Whether the system needs to be restarted when the faulty node is recovered and then added to the cluster.
Whether the business is interrupted when the faulty node is recovered and then added to the cluster.
How long does the node switchover take. In the cluster reliability test, you can use the pressure generation tool to apply performance pressure on the system, ensuring that the test results are consistent with actual production conditions.
Backup and restoration
This item verifies whether the system backup and recovery mechanism is effective and reliable, including system backup and recovery, database backup and recovery, and application backup and recovery. The following metrics can be used to measure backup and recovery reliability:
Whether the backup is successful and the actual time consumed.
Whether the backup is automated by using a script.
Whether the restoration is successful and the actual time consumed.
Whether the restoration is automated by using a script.

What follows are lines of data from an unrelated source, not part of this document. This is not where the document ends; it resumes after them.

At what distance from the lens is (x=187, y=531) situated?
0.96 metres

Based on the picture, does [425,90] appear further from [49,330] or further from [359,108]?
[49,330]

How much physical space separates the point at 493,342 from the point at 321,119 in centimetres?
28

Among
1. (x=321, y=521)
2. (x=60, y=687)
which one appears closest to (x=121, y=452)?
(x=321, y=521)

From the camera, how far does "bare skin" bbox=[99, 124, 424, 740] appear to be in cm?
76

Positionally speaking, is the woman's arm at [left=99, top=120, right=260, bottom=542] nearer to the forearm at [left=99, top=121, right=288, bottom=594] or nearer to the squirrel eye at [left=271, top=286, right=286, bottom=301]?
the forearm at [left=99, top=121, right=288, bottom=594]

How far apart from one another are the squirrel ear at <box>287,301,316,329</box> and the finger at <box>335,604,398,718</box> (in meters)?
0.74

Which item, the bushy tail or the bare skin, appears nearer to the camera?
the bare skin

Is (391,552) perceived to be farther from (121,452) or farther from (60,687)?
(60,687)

The selection and verification of metrics depends on the test purpose and test requirements for the system. Different metrics can be used for different systems, different test purposes, or different test requirements.
If some systems require additional front-end user access capabilities, you must add the user access concurrency metrics.
To verify the batch processing performance, use the batch processing efficiency and the batch processing time windows.
To verify the system performance capacity, you must specify metric requirements in the test requirements based on metric definitions.
After the test metrics are obtained, you must specify the relevant prerequisites (such as the workloads and system resources).